WHAT NEEDS TO BE DONE: Lines with "genus": how many are there in the listing below? Reply with the number only.

EXERCISE MATERIAL:
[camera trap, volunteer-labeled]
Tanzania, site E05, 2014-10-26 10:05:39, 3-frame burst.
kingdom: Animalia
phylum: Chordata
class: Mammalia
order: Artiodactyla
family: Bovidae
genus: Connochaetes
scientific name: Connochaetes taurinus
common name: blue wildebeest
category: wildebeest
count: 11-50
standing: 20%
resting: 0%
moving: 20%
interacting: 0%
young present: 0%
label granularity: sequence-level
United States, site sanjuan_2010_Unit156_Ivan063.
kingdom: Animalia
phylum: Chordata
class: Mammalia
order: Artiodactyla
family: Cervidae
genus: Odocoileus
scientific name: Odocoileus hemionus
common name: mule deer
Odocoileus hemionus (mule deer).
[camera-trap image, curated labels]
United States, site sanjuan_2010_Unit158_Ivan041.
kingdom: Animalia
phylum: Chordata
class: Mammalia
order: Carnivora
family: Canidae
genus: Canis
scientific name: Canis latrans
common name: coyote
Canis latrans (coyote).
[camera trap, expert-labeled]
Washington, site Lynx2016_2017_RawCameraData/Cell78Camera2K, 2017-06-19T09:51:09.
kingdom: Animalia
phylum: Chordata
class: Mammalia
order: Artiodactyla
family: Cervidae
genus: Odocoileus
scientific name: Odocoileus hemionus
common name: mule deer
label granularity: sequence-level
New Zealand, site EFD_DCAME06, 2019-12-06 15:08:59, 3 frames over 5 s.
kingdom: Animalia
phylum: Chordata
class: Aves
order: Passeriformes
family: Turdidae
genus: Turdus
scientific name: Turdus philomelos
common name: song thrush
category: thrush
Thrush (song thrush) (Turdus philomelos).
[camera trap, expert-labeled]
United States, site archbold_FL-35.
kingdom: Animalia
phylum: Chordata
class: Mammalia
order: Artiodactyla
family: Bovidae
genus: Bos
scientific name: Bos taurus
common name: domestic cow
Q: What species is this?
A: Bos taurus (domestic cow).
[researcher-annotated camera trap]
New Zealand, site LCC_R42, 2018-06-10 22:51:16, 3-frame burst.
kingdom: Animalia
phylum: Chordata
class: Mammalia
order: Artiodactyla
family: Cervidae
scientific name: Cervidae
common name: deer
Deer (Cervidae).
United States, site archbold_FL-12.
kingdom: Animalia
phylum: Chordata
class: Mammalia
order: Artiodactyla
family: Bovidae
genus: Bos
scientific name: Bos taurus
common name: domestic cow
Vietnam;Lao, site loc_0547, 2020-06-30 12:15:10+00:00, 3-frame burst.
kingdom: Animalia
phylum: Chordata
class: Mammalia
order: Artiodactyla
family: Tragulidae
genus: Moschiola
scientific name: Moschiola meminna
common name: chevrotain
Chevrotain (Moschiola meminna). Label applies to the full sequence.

OUTPUT FOR THIS TASK: 8